* [Your instructions] Could you copy out every line of the data where the word "burst" occurs?

─── Recorded information ───

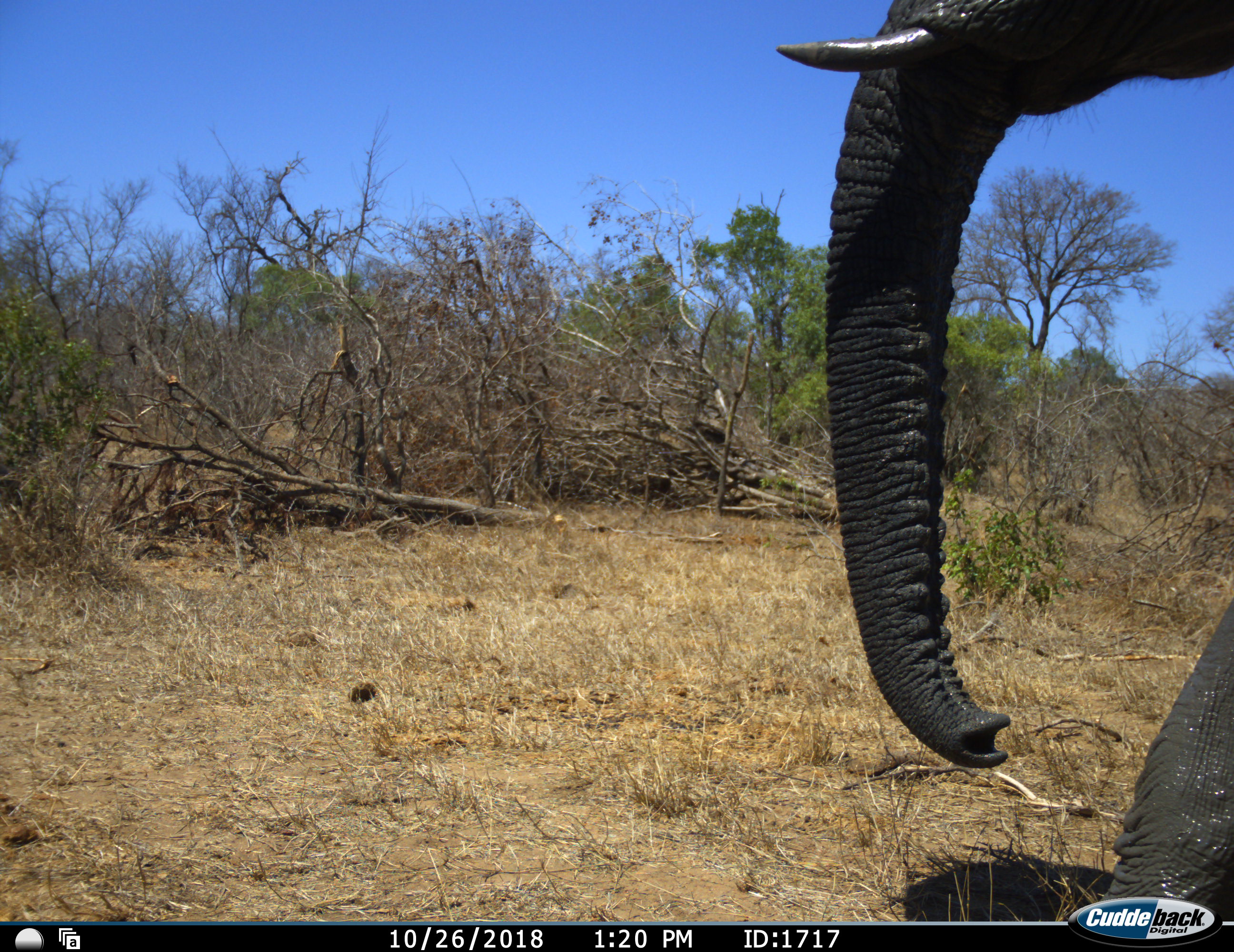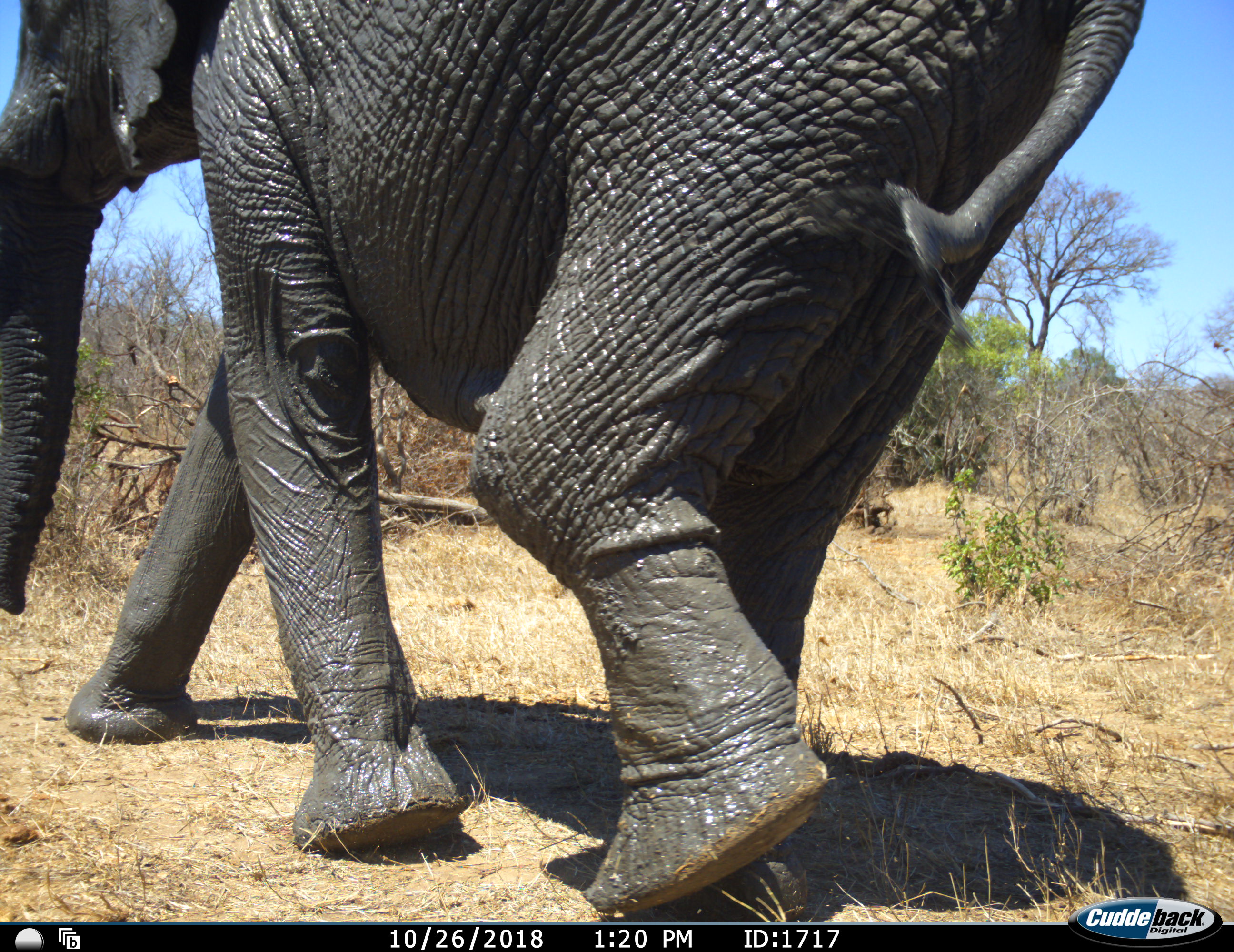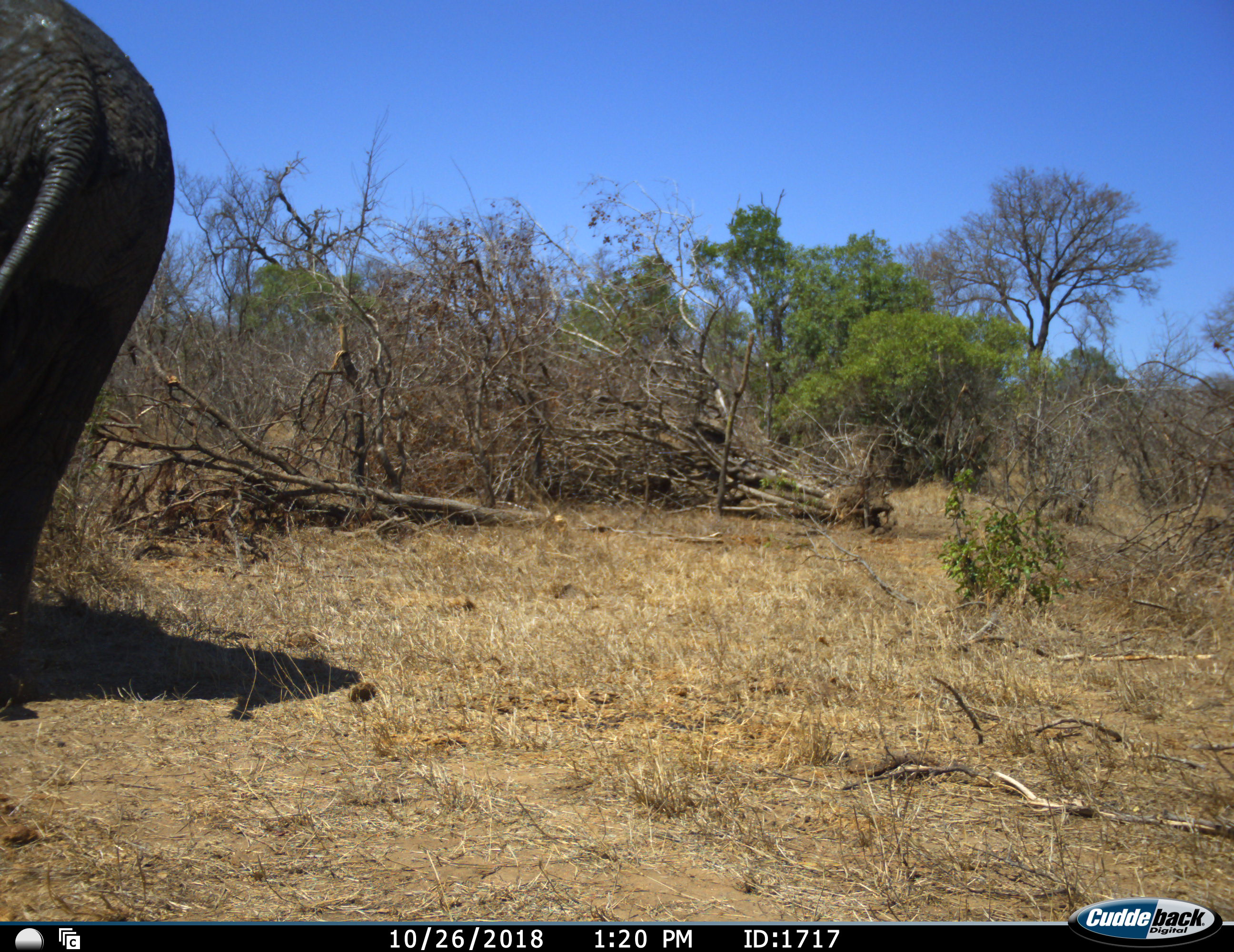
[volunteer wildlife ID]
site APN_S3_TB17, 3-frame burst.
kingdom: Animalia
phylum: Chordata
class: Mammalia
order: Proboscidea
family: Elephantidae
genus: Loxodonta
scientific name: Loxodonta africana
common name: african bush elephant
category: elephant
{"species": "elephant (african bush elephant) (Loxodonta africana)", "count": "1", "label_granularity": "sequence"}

───
─── Recorded information ───

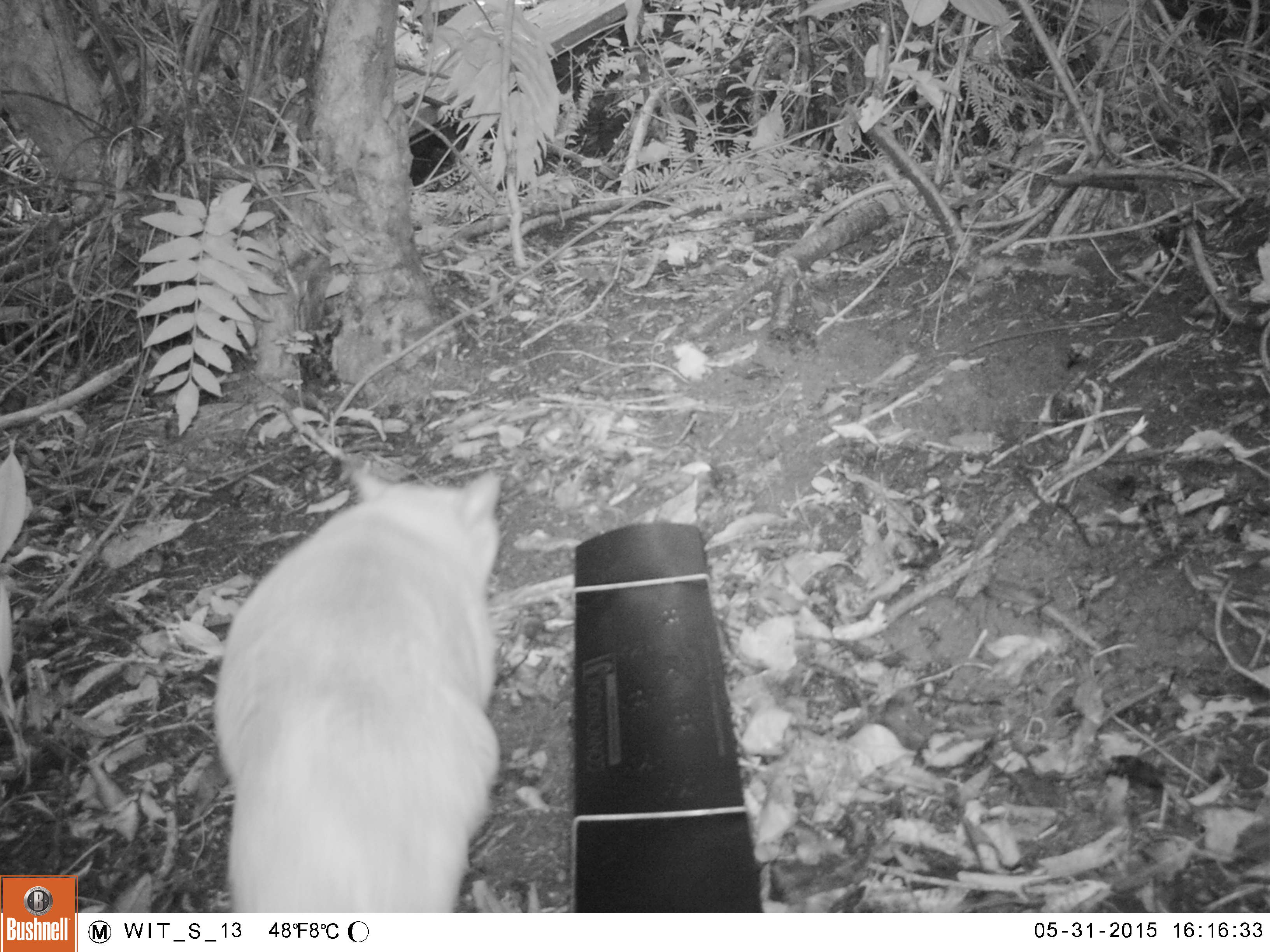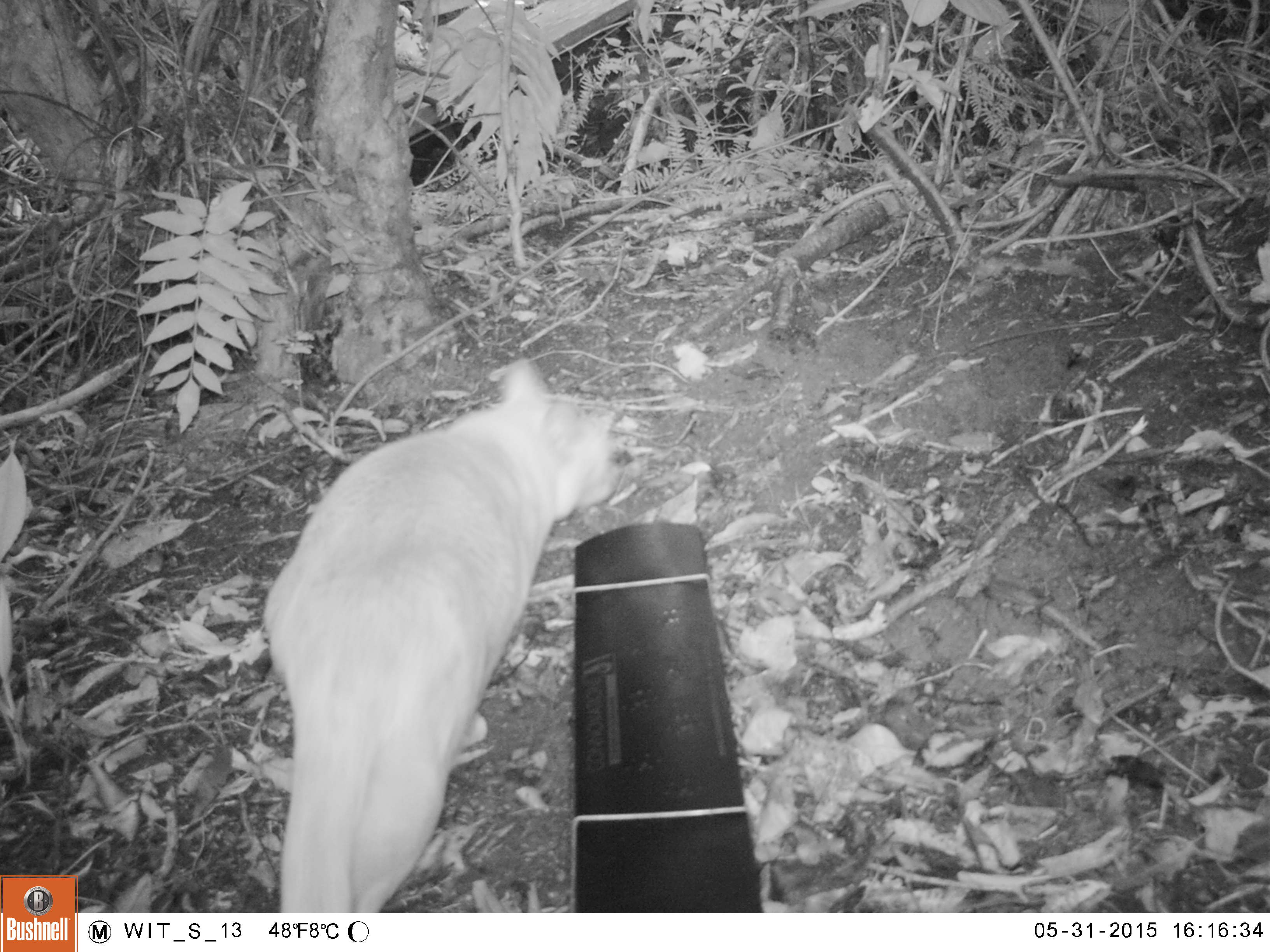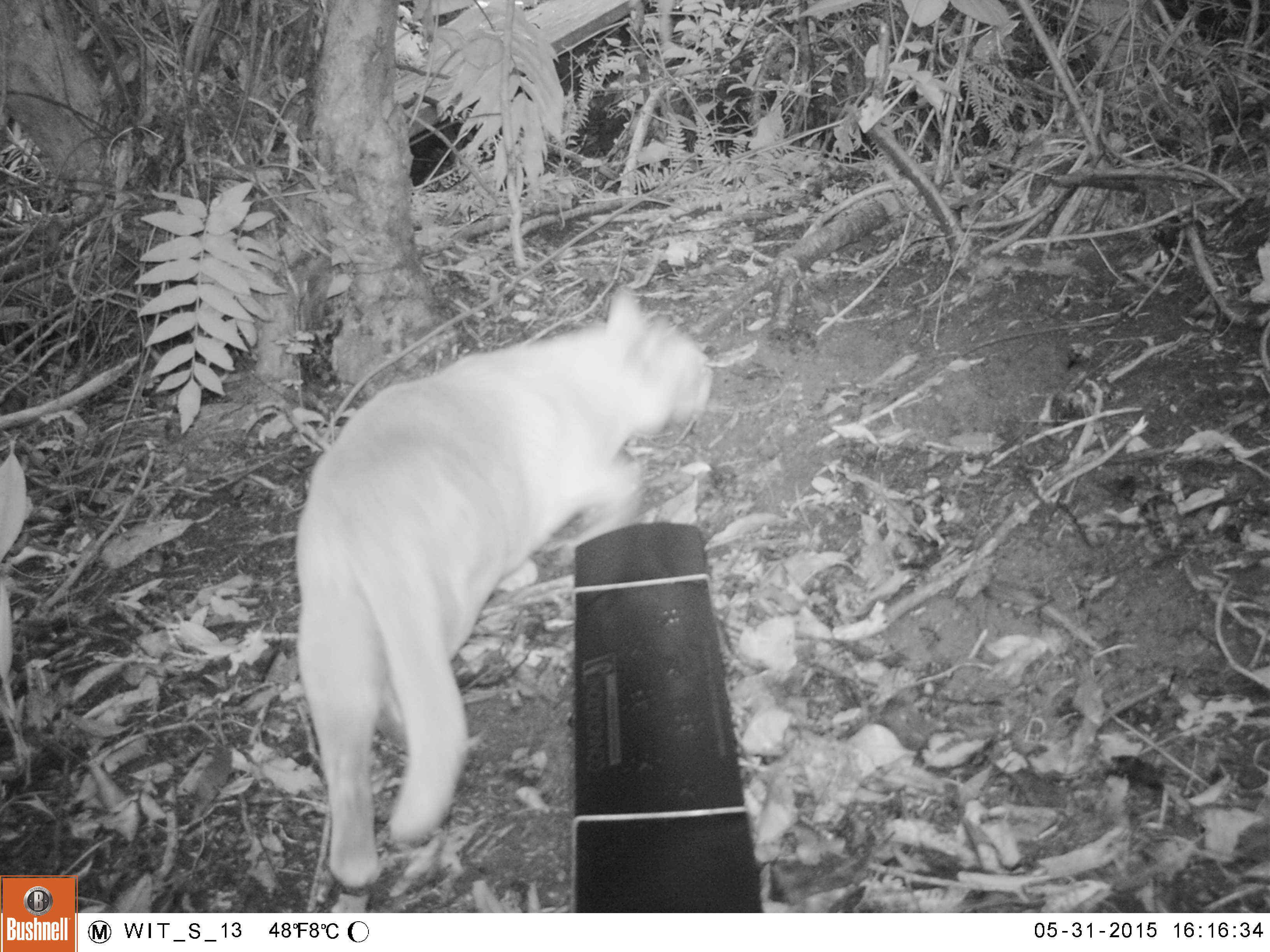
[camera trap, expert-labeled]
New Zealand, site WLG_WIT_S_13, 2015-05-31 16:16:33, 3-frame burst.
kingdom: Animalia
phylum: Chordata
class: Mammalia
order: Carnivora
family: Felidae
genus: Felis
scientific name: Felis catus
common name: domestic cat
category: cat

───

* [Response area]
site APN_S3_TB17, 3-frame burst.
New Zealand, site WLG_WIT_S_13, 2015-05-31 16:16:33, 3-frame burst.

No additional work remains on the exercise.